- [Data records]:
= = = = = = =

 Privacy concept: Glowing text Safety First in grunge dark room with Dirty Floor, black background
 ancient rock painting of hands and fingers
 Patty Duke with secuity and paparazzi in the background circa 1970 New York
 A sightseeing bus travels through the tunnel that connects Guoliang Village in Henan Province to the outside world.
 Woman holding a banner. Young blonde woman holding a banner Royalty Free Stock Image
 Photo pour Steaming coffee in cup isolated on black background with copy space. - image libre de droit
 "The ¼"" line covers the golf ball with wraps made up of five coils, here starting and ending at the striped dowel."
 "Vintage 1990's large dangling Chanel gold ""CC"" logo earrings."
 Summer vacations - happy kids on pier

= = = = = = =

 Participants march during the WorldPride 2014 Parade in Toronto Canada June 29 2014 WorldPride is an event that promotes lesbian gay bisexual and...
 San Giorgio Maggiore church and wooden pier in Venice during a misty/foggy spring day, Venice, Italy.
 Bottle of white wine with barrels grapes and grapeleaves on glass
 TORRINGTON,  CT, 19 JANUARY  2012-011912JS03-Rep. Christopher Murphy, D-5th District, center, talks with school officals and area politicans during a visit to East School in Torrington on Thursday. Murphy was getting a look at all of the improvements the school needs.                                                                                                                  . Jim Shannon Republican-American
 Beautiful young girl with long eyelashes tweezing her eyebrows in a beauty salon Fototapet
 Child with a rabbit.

= = = = = = =

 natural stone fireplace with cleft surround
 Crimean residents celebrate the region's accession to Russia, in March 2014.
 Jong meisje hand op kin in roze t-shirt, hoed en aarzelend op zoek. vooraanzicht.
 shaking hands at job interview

= = = = = = =

- [Your assignment]: Your answer should consist only of the lines above between the line holding "Bottle of white" and the line holding "Child with a rabbit.", inclusive, each transcribed exactly.

- [Exercise solution]:
 Bottle of white wine with barrels grapes and grapeleaves on glass
 TORRINGTON,  CT, 19 JANUARY  2012-011912JS03-Rep. Christopher Murphy, D-5th District, center, talks with school officals and area politicans during a visit to East School in Torrington on Thursday. Murphy was getting a look at all of the improvements the school needs.                                                                                                                  . Jim Shannon Republican-American
 Beautiful young girl with long eyelashes tweezing her eyebrows in a beauty salon Fototapet
 Child with a rabbit.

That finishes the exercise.